We live in a world where scarcity prevails. There’s not enough resources to go round. There’s not enough time in the day. We don’t have enough money to do everything we want to do. Fact.

So it is with how we organise our own time, how we prioritise, and how we marshal our own resources. We can’t get to everything, not even close.

This is how I deal with everyday questions and how I approach a lot of things, in life and in work. I ask myself, does it matter? If it matters, do it, if it doesn’t, chances are you don’t need to bother with it.

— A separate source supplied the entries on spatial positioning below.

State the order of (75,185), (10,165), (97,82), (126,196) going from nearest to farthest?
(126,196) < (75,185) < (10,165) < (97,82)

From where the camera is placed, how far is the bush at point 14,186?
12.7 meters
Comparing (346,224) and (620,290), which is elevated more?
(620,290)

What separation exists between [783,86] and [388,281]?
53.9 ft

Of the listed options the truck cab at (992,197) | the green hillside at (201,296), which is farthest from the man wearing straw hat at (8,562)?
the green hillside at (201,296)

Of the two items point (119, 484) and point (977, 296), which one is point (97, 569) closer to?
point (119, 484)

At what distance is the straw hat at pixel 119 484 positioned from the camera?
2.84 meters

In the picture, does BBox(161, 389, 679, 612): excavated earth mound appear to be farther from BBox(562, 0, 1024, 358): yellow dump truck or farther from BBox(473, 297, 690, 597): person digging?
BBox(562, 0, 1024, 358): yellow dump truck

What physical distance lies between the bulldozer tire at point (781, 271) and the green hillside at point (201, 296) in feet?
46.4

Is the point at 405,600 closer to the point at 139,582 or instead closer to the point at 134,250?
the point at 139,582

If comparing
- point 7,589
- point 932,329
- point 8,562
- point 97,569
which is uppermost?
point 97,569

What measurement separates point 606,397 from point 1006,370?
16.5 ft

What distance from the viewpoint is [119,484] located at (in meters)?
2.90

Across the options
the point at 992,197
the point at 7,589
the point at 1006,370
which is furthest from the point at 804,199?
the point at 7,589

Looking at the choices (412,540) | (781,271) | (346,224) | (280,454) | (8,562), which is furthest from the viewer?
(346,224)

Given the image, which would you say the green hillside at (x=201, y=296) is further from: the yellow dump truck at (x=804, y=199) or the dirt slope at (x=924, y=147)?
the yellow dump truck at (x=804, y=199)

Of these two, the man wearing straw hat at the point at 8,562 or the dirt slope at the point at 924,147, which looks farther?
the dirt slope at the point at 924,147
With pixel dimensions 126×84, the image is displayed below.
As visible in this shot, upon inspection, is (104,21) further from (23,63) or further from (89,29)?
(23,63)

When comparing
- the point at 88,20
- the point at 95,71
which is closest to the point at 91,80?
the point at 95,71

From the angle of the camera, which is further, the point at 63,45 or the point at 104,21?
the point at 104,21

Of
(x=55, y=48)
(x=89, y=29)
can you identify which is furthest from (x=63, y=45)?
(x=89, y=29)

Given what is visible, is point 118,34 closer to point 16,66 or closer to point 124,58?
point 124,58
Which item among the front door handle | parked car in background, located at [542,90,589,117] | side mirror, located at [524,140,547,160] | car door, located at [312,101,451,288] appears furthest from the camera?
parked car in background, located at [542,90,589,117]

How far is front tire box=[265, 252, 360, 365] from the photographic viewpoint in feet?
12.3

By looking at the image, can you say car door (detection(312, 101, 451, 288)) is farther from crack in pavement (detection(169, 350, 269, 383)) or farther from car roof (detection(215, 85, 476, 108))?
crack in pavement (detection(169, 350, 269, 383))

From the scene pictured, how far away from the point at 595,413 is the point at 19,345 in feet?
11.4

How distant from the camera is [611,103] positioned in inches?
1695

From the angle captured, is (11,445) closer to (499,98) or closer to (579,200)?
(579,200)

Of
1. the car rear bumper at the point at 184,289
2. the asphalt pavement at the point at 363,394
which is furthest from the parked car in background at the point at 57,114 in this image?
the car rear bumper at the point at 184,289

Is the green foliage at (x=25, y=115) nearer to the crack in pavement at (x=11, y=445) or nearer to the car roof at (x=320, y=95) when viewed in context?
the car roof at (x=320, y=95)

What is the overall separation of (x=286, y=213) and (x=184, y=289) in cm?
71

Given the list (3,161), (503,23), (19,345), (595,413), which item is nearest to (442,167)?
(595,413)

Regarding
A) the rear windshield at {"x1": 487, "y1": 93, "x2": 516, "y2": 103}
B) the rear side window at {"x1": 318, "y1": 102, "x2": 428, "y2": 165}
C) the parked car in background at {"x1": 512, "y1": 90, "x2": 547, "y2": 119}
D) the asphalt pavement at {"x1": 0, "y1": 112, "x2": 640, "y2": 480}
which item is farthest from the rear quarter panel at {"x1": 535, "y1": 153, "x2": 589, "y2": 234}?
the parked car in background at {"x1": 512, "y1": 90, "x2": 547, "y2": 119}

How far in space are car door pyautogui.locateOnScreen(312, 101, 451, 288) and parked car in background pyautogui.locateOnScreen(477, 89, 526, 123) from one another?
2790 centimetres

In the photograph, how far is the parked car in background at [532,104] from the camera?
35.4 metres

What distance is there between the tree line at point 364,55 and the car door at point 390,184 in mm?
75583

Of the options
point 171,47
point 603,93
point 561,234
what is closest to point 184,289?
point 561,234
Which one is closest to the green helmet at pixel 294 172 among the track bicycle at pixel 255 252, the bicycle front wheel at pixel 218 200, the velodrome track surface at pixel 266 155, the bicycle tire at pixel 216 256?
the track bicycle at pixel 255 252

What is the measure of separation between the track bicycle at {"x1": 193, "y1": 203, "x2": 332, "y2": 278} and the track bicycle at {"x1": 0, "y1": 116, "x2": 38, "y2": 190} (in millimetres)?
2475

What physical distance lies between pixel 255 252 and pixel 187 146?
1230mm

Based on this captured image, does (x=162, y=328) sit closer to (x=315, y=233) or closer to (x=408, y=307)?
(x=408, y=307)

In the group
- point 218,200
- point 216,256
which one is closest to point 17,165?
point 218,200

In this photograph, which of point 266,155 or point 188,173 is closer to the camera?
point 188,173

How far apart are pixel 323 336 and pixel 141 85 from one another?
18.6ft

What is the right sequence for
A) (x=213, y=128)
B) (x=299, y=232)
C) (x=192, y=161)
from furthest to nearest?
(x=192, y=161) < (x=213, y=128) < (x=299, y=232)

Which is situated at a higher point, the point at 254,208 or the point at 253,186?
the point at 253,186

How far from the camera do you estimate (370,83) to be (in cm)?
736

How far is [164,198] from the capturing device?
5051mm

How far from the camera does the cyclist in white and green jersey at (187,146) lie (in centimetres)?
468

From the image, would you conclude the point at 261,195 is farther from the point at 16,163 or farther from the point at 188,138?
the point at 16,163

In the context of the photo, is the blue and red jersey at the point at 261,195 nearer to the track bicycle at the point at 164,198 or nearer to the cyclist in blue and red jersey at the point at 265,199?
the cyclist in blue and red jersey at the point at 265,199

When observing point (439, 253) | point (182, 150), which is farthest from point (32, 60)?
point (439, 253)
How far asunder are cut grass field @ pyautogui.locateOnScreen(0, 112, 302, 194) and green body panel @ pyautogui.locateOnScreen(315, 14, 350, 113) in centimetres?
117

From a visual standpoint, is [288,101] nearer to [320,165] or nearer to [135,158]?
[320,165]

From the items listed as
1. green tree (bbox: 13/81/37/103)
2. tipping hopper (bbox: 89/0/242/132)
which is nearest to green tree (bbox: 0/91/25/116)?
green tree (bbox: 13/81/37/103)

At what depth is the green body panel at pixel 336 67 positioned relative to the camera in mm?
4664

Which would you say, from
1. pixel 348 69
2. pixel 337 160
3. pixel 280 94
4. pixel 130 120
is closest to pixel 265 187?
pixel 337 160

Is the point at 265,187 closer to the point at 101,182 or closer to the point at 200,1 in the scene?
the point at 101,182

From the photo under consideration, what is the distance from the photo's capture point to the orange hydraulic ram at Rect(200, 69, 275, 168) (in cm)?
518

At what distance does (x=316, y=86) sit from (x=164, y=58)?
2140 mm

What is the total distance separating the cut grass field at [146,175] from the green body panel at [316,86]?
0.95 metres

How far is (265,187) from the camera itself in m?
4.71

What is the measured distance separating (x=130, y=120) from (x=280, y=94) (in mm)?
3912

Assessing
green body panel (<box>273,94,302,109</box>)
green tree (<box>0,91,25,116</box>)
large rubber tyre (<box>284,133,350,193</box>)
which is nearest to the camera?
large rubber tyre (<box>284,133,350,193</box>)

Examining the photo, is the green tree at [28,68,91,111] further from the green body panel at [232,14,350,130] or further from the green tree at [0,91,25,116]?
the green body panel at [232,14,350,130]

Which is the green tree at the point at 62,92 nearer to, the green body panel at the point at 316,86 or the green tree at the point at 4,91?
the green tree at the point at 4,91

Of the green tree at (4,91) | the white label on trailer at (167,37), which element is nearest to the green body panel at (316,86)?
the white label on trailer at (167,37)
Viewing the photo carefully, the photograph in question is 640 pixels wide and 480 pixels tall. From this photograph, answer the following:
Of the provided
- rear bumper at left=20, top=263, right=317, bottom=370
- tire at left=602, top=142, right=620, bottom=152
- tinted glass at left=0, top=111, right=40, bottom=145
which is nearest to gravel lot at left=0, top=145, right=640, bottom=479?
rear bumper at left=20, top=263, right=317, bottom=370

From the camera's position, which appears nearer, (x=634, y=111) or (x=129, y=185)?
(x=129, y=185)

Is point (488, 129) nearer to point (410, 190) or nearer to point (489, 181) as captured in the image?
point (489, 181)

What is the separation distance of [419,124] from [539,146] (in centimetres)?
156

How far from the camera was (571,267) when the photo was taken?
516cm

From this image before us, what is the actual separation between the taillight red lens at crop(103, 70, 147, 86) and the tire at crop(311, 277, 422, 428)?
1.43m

I’ll give you a mundane example: cooking. You find a recipe you like, but it lists a lot of ingredients, and one or two of them you don’t have or can’t get. Ask yourself if it matters that you don’t have coriander, but you have some oregano. Probably not. What if it calls for 350g of this and 150ml of that. Does it matter if you’ve not used the exact amount the recipe calls for? Probably not, it’s near enough ‘as makes no odds’ as my northern English pals would say. Now, with something like baking, or so I’m told, it does benefit you to use the exact ingredients and the exact measurements, in which case, yes it does matter.

When it comes to navigating the resources and time at my disposal, and the myriad tiny questions that might crop up in the course of the day, I use ‘does it matter?’ as my guide. Quicker decisions, less agonising, mental paralysis and hand-wringing.